SC Covilhã 1-0 Varzim SC: Neblina ajuda Leões da Serra a encerrar o seu jejum na Segunda Liga

A CRÓNICA: MAIOR SÉRIE SEM VITÓRIAS AGORA FICA NAS MÃOS DO VARZIM APÓS NOVA DERROTA LONGE DE CASA

O duelo entre duas das três piores campanhas da Segunda Liga começou sob forte neblina e chuva, tornando as condições plenas de jogo danificadas. Passes errados, escorregões e visão comprometida atrapalharam o início daquilo que deveria ser um jogo franco entre duas equipas que necessitavam a qualquer custo da vitória.

A situação chegou ao extremo do guarda-redes do Varzim, Ricardo Batista, que consultou o árbitro sobre o posicionamento dos refletores que produzem luz no Estádio José dos Santos Pinto. Estes estavam posicionados de maneira a eliminar a neblina, no entanto, acabavam por atrapalhar a visão de alguns jogadores no relvado.

Com pouco mais de 20 minutos de partida, e após paralisar o jogo por mais de 10 minutos, o árbitro João Casegas retomou o jogo, ainda sob forte neblina, mesmo após fortes reclamações do número 13 do Varzim em direção aos delegados da partida.

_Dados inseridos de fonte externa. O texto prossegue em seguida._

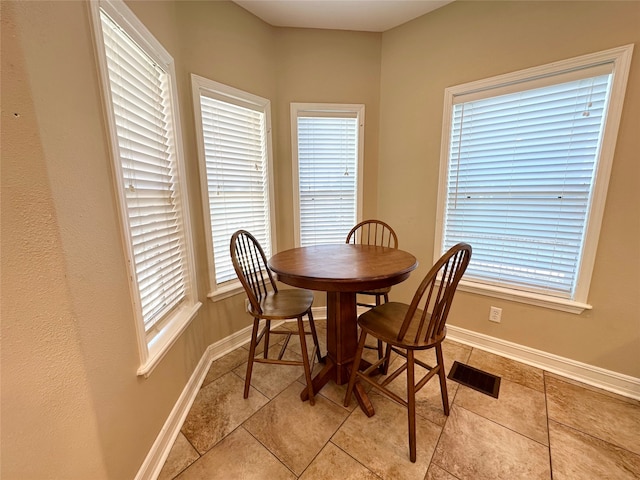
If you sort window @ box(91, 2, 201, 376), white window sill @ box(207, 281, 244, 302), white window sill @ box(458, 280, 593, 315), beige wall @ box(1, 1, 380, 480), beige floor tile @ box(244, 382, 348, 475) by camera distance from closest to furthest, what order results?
beige wall @ box(1, 1, 380, 480) → window @ box(91, 2, 201, 376) → beige floor tile @ box(244, 382, 348, 475) → white window sill @ box(458, 280, 593, 315) → white window sill @ box(207, 281, 244, 302)

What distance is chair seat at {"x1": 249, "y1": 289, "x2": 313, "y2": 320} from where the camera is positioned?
157 cm

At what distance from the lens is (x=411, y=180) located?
2.39 m

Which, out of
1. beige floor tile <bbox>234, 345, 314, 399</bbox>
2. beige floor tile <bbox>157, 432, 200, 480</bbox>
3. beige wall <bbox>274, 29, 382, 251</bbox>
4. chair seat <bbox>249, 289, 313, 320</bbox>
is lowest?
beige floor tile <bbox>234, 345, 314, 399</bbox>

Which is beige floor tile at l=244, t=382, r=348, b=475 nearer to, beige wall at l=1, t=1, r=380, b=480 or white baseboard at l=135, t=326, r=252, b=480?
white baseboard at l=135, t=326, r=252, b=480

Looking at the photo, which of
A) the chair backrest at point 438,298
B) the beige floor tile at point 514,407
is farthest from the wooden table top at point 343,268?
the beige floor tile at point 514,407

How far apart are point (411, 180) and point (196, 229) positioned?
187 centimetres

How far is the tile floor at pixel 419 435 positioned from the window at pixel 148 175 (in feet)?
1.83

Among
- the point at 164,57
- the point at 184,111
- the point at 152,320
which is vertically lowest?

Com a região da baliza comprometida pela neblina, os Lobos do Mar defenderam-se como puderam. No entanto, o Covilhã aproveitou-se do fenómeno natural presente no seu estádio. Por volta do minuto 39, os leões da serra mantiveram a bola no ataque e giraram a sua jogada até achar Jean Felipe com espaço pelo lado direito. O melhor assistente da Segunda Liga jogou de perna direita em direção à área totalmente coberta pela névoa. Lá dentro, Ahmed Isaiah encontrou a bola e finalizou com sucesso.

Como se os deuses do futebol interviessem, logo a seguir ao golo do Covilhã, a névoa cessou, por vezes, durante o decorrer da segunda etapa.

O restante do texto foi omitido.